The hearing officer agreed, but the Court did not.

First, the Court noted that while the Rule sounded like the standard in New York Times Co. v. Sullivan, “the limits on professional speech by attorneys are not coextensive with the limits of the First Amendment.” Therefore, while defamation is governed by a subjective standard (i.e., that the person making the statement entertained serious doubts as to its truth), violations of Rule 8.2(a) are governed by an objective one:

Did the attorney lack any objectively reasonable basis for making the statement at issue, considering its nature and the context in which the statement was made?

But even under this more rigorous standard, Dixon’s statements did not violate Rule 8.2(a) because Dixon was “engaged in good faith professional advocacy in a legal proceeding requiring critical assessment of a judge or a judge’s decision” when he made the statements.

But even though Rule 8.2 holds attorneys to a higher disciplinary standard than New York Times does in defamation cases, we also recognize that attorneys need wide latitude in engaging robust and effective advocacy on behalf of their clients—particularly on issues, as here, that require criticism of a judge or a judge’s ruling. And as discussed above, in seeking a change of judge under Criminal Procedure Rule 12(B), a party must allege personal bias or prejudice on the part of the judge—and an attorney must therefore be allowed to assist the client in doing what the rule requires. A motion for a change of judge due to personal bias is inherently sensitive, but it implicates the client’s fundamental due process right to a neutral decision maker. Counsel’s advocacy on such matters must not be chilled by an overly restrictive interpretation of Rule 8.2(a).
We will therefore interpret Rule 8.2(a)’s limits to be the least restrictive when an attorney is engaged in good faith professional advocacy in a legal proceeding requiring critical assessment of a judge or a judge’s decision. In any other context, counsel’s advocacy would be limited only by Professional Conduct Rule 3.1, which requires only “a basis in law and fact . . . that is not frivolous,” and Indiana Trial Rule 11(a), under which an attorney’s signature “constitutes a certificate by him that he has read the pleadings; that to the best of his knowledge, information, and belief, there is good ground to support it; and that it is not interposed for delay.” And while criticism of a judge necessarily implicates Rule 8.2(a), even in genuine professional advocacy, any further restrictions of counsel’s advocacy on that sensitive subject should be as minimal as possible.

Under these standards, Dixon’s statements (which were supported by “a lengthy recitation of facts, in documents totaling 40 pages in length”) did not violate Rule 8.2(a).


  1. Violations of Prof. Cond.
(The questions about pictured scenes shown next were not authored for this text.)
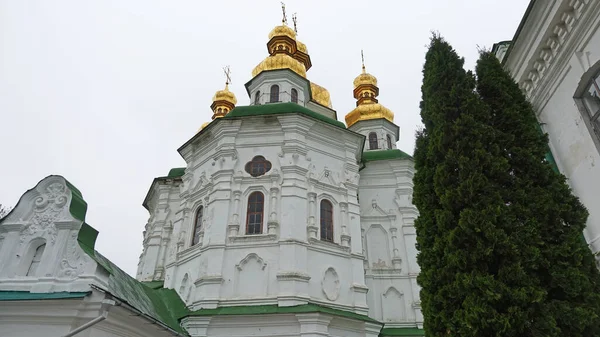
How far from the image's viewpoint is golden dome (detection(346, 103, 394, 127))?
25938 millimetres

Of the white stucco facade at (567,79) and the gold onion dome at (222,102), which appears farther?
the gold onion dome at (222,102)

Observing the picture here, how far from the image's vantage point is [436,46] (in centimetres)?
811

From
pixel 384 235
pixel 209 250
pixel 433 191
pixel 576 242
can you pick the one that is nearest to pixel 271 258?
pixel 209 250

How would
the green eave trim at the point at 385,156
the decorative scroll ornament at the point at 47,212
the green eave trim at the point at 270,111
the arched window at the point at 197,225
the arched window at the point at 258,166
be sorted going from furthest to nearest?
the green eave trim at the point at 385,156
the green eave trim at the point at 270,111
the arched window at the point at 258,166
the arched window at the point at 197,225
the decorative scroll ornament at the point at 47,212

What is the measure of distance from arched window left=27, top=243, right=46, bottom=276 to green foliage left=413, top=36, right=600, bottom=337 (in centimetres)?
690

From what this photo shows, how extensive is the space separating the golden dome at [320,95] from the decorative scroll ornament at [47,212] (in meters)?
17.1

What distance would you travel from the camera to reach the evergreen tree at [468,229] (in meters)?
5.52

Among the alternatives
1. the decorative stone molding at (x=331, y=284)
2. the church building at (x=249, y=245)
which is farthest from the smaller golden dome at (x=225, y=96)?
the decorative stone molding at (x=331, y=284)

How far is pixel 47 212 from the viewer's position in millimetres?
8352

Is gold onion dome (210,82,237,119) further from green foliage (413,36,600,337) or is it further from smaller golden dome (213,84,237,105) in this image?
green foliage (413,36,600,337)

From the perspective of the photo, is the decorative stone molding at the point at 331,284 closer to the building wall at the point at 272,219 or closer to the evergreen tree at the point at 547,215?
the building wall at the point at 272,219

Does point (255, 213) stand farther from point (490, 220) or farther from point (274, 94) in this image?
point (490, 220)

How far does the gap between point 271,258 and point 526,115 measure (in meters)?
8.41

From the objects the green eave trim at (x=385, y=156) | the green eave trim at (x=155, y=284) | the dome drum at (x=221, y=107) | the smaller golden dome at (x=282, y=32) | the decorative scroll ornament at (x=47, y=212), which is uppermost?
the dome drum at (x=221, y=107)
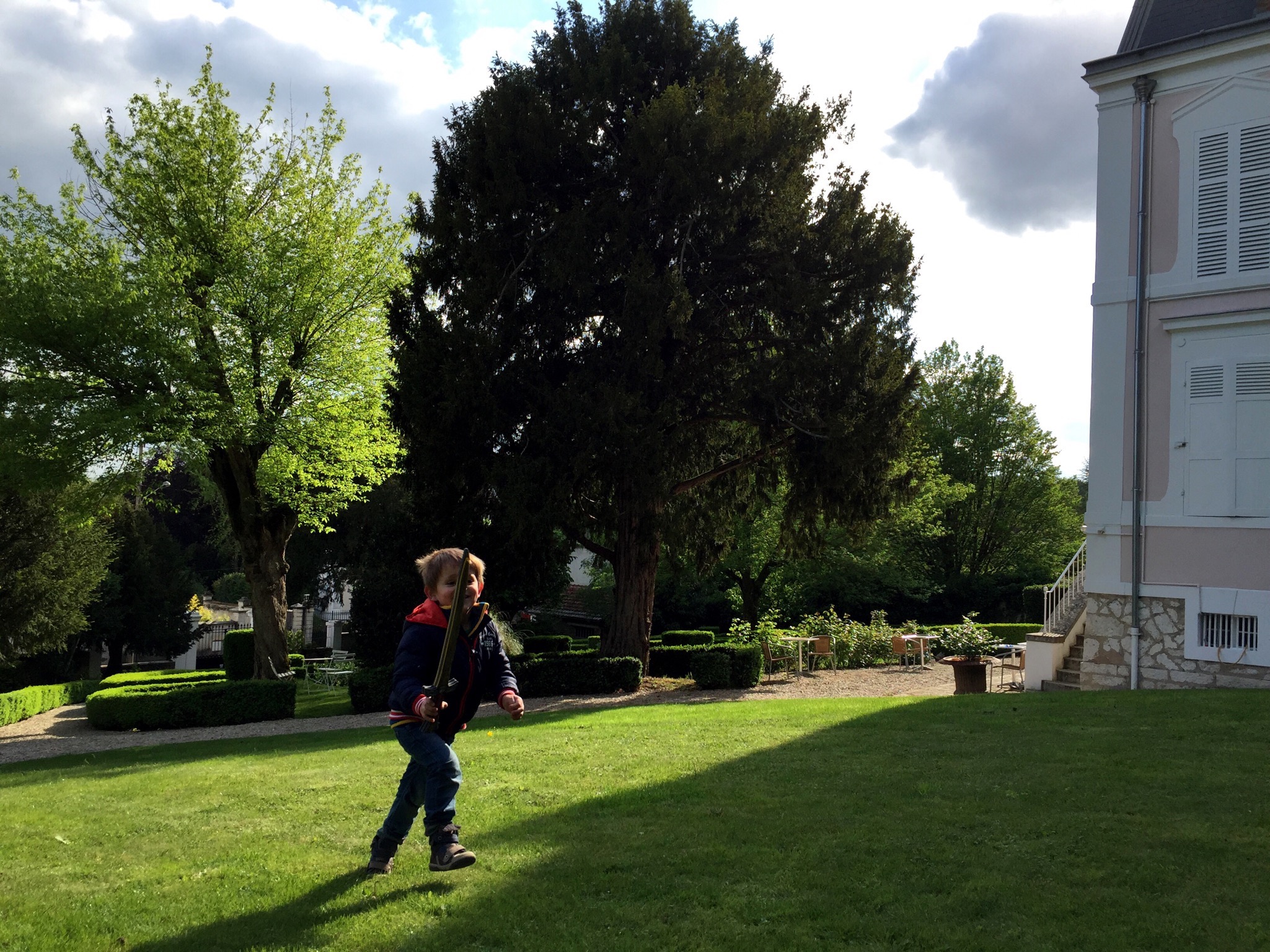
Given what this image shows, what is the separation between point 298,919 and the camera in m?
4.41

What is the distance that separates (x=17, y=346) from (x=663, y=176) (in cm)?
1271

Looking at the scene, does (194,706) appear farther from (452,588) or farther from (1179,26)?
(1179,26)

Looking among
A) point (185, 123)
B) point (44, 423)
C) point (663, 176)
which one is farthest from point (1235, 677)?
point (185, 123)

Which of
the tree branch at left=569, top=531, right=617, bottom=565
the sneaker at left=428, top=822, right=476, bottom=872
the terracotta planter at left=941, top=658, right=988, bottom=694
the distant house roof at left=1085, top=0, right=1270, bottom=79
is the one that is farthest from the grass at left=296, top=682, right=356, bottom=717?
the distant house roof at left=1085, top=0, right=1270, bottom=79

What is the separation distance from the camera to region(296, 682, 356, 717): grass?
1927cm

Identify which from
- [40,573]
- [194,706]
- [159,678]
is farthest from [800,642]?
[40,573]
Rule 8.2(a) will be judged on whether the attorney lacked any objectively reasonable basis for making the statement at issue.
  2. Criticism of a judge made in the course of good faith professional advocacy in a legal proceeding requiring critical assessment of a judge or a judge’s decision will be given wide latitude.
  3. Counsel should document the facts upon which their criticism of a judge relies, even if it falls within the “safer harbor” of lesson #2.